El Mundo, Miércoles, 11 de agosto de 1999
LAS 100 JOYAS DEL MILENIO/NUMERO 45
ROBERTO BOLAÑO
De la diferencia a la dignidad
En el recuerdo de mis lecturas juveniles hay cuatro novelas cortas escritas por autores que más bien solían escribir novelas largas, cuatro novelas que al cabo de los años conservan toda su carga explosiva original, como si tras estallar en una primera lectura volvieran a estallar en una segunda y en una tercera lectura y así sucesivamente, sin llegar nunca a agotarse. Son, sin lugar a dudas, obras perfectas. Las cuatro hablan de derrotas, pero convierten la derrota en una especie de agujero negro: el lector que meta su cabeza allí sale temblando, helado de frío o cubierto de sudor. Son perfectas y son ácidas. Son precisas: la mano que maneja la pluma es la de un neurocirujano. Y son también una fiesta del movimiento: la velocidad de sus páginas hasta entonces era inédita en la literatura de lengua española. Estas novelas son El coronel no tiene quien le escriba, de García Márquez, El perseguidor, de Julio Cortázar, El lugar sin límites, de José Donoso, y Los cachorros, de Vargas Llosa.
No creo que sea casual que los cuatro autores se conocieran y fueran amigos, que miraran con curiosidad lo que los otros iban escribiendo, y que estas cuatro joyas se escribieran, si la memoria no me engaña, en la década de los 60 (aunque puede que El perseguidor sea de los 50), prodigiosa para los latinoamericanos, con todo lo que arrastra de bueno y de malo ese adjetivo.
Con estas cuatro novelas (si sus autores no hubieran escrito nada más, que no es el caso) sería suficiente para crear una literatura.
De las cuatro, Los cachorros es probablemente la más ácida, la que tiene el ritmo más endiablado y en donde las voces, la multiplicidad de hablas, está más viva. También es la más complicada, al menos desde el punto de vista formal. Escrita la primera versión en 1965, es decir, cuando Vargas Llosa tenía 29 años y era el más joven de los autores del Boom, la versión definitiva data de 1966 y se publica originalmente en Lumen acompañada de fotografías de Xavier Miserachs. En apariencia Los cachorros no puede ser más sencilla. Narra, desde diferentes voces, desde diferentes ángulos (uno estaría tentado a decir torsiones, las que realiza el escritor y que a menudo son ejemplos prácticos y magistrales, de todo cuanto puede hacerse con nuestro idioma), la vida de Pichula Cuéllar, un chico de la clase media alta limeña, y lo narra desde las voces de sus amigos de infancia, chicos semejantes a Pichula Cuéllar, residentes o ciudadanos del barrio limeño de Miraflores, algo que deja su rúbrica, los futuros señores del Perú.

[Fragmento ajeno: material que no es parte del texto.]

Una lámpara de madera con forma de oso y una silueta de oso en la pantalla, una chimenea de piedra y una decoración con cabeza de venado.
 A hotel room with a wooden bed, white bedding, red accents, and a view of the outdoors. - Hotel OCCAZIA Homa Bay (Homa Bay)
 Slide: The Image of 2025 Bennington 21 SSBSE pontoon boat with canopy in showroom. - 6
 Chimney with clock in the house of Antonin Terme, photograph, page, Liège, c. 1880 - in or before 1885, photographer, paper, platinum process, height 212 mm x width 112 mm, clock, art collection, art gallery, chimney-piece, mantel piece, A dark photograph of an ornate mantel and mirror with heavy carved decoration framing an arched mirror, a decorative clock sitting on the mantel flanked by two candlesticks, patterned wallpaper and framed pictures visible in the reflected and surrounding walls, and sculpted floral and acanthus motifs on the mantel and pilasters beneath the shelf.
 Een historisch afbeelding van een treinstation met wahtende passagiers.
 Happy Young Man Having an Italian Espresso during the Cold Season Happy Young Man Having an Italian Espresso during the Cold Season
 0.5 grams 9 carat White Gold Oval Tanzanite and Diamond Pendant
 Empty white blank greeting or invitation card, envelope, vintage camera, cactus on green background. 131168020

Pero Pichula Cuéllar sufre un accidente que lo marcará por el resto de su vida y que lo hace diferente; la novela es la profundización en esa diferencia. Es el intento colectivo por explicar esa diferencia, el progresivo distanciamiento de Pichula Cuéllar de sus iguales hasta alcanzar una distancia abismal, de relato de terror mezclado con el relato de costumbres. Una distancia, por otra parte, pendular, con flujos y reflujos, pues si bien Cuéllar se va alejando de sus iguales, no por ello deja de ser uno más del grupo, y en esa medida sus intentos de aproximación suelen ser más dolorosos, más reveladores de la fotografía de conjunto, que su distanciamiento radical. El descenso a los infiernos, narrado entre grititos y susurros, es, de alguna manera, el descenso a otro tipo de infierno al que se verán abocados los narradores. De hecho, lo que aterroriza a los narradores es que Pichula Cuéllar es uno de ellos, y que empeña, de forma natural, su voluntad en ser uno de ellos, y que únicamente la fatalidad lo hace diferente. En esa diferencia, los narradores pueden verse a sí mismos en su real estatura, el infierno al que ellos hubieran podido llegar y no llegan.